»»

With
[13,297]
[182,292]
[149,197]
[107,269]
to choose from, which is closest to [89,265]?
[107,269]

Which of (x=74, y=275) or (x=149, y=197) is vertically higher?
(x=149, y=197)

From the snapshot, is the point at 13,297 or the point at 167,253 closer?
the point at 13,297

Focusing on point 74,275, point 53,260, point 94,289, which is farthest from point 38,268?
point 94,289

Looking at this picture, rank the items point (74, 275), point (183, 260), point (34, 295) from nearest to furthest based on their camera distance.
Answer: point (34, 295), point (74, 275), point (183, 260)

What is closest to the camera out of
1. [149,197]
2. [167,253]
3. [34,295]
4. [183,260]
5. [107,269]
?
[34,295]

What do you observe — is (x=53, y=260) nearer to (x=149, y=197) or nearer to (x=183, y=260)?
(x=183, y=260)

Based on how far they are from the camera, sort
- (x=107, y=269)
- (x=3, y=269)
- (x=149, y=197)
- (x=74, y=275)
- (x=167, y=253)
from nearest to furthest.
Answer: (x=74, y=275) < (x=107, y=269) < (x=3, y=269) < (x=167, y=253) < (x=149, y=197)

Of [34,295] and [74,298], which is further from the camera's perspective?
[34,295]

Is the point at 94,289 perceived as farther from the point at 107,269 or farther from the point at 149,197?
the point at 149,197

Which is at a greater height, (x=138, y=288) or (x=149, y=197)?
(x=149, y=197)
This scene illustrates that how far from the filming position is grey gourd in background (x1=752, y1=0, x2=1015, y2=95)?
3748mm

««

▶ [Aim of the exercise]:
Can you transcribe all of the data above line for line, with no changes?

▶ [Final result]:
With
[13,297]
[182,292]
[149,197]
[107,269]
to choose from, which is closest to [89,265]?
[107,269]

Which of (x=74, y=275) or (x=149, y=197) is vertically higher?
(x=149, y=197)

From the snapshot, is the point at 13,297 or the point at 167,253 closer?
the point at 13,297

Focusing on point 74,275, point 53,260, point 94,289, which is farthest from point 38,268?
point 94,289

Looking at this picture, rank the items point (74, 275), point (183, 260), point (34, 295) from nearest to furthest based on their camera distance.
Answer: point (34, 295), point (74, 275), point (183, 260)

What is closest to the camera out of
1. [149,197]
2. [167,253]
3. [34,295]
4. [183,260]
5. [107,269]
?
[34,295]

What do you observe — is (x=53, y=260) nearer to (x=149, y=197) or nearer to (x=183, y=260)?
(x=183, y=260)

Based on how far they are from the camera, sort
- (x=107, y=269)
- (x=3, y=269)
- (x=149, y=197)
- (x=74, y=275)
- (x=167, y=253)
from nearest to furthest.
Answer: (x=74, y=275) < (x=107, y=269) < (x=3, y=269) < (x=167, y=253) < (x=149, y=197)

Of [34,295] and [74,298], which is further from the camera's perspective?
[34,295]

Is the point at 94,289 perceived as farther from the point at 107,269 or farther from the point at 149,197?
the point at 149,197

Which is at a greater height, (x=138, y=288) or (x=149, y=197)?
(x=149, y=197)
This scene illustrates that how far from the filming position is grey gourd in background (x1=752, y1=0, x2=1015, y2=95)?
3748mm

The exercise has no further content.